My encounter with the President that reinforced why cybersecurity matters

DECODED: TECH, TRUTH, AND THREATS

By Art Samaniego

When the President and the First Lady visited the Manila Bulletin office, I was there to give a quick demo of how the Rokid AI Glasses work. I brought my copy of the National Cybersecurity Plan 2023-2028, hoping to ask the President to sign it. While waiting, the First Lady glanced at it and said, “Hey, you are reading the National Cybersecurity Plan.” I was caught off guard because I did not expect her to notice. The President heard her looked at the book and said, “Ah yes, that is important.” I did not want to start a discussion and risk putting him on the spot, so I simply asked, “Mr. President, can you sign this for me?”

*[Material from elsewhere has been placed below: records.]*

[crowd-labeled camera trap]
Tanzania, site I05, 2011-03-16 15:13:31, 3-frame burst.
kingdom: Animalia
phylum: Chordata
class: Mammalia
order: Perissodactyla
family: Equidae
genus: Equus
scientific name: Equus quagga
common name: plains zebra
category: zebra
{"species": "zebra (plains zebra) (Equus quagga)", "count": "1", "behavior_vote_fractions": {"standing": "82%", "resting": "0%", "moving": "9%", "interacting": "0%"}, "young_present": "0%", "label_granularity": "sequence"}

He smiled and said, “Of course,” then added something that made my jaw drop. As he signed above his name, he said, “You know, even the problem of the lack of cybersecurity professionals will be solved by this.” That was the exact point former Usec Jeff Dy and I discussed before, that this plan can address the country’s cybersecurity workforce shortage.

It showed me that the President is fully aware of the cybersecurity challenges the country is facing today, and that he understands the significance of the plan more than I have assumed and our encounter just lasted about one minute.

What concerns me now is that DICT Secretary Henry Aguda seems to have forgotten about this commitment of the president.

That brief encounter made it clear that PBBM understands the cybersecurity challenges we face and the significance of the plan more deeply than many might assume. Which is why it is disappointing that DICT Secretary Henry Aguda seems to have forgotten what this plan represents. As former DICT Usec Jeff Dy reminded everyone, “the NCSP 2023 to 2028, signed by the President as Executive Order 58 series of 2024, is proof that cybersecurity is supposed to be a priority of this administration. The plan was drafted with the private sector and the academe over nine iterations, a level of collaboration that made it one of the most grounded and realistic cybersecurity roadmaps the country has ever produced.”

If the NCSP had been followed, we could have solved many of the issues we are dealing with today. Instead, it appears that the DICT under the leadership of Secretary Aguda lost its focus and began pursuing its own set of initiatives that were not built on a strong cybersecurity foundation. The failed Cyberdome is a clear example, created as a kind of PR centerpiece rather than a genuine cybersecurity strategy capable of deterring attacks on government infrastructure.

The country already had a solid, carefully built roadmap that only needed leaders willing to carry it out. The NCSP was never meant to be a ceremonial document. It was designed to fix long-standing gaps, protect government systems, and build the cybersecurity workforce we desperately lack. What happened instead was a detour driven by vanity projects and short-lived PR stunts that did nothing to strengthen national security.

It is not too late to correct course, but it demands leadership that understands the gravity of our digital vulnerabilities and respects the years of work poured into this plan. The NCSP is still there, waiting to be implemented phase by phase. The only question now is whether the DICT will honor the President’s own commitment or continue chasing projects that look good on stage but do nothing to defend the country.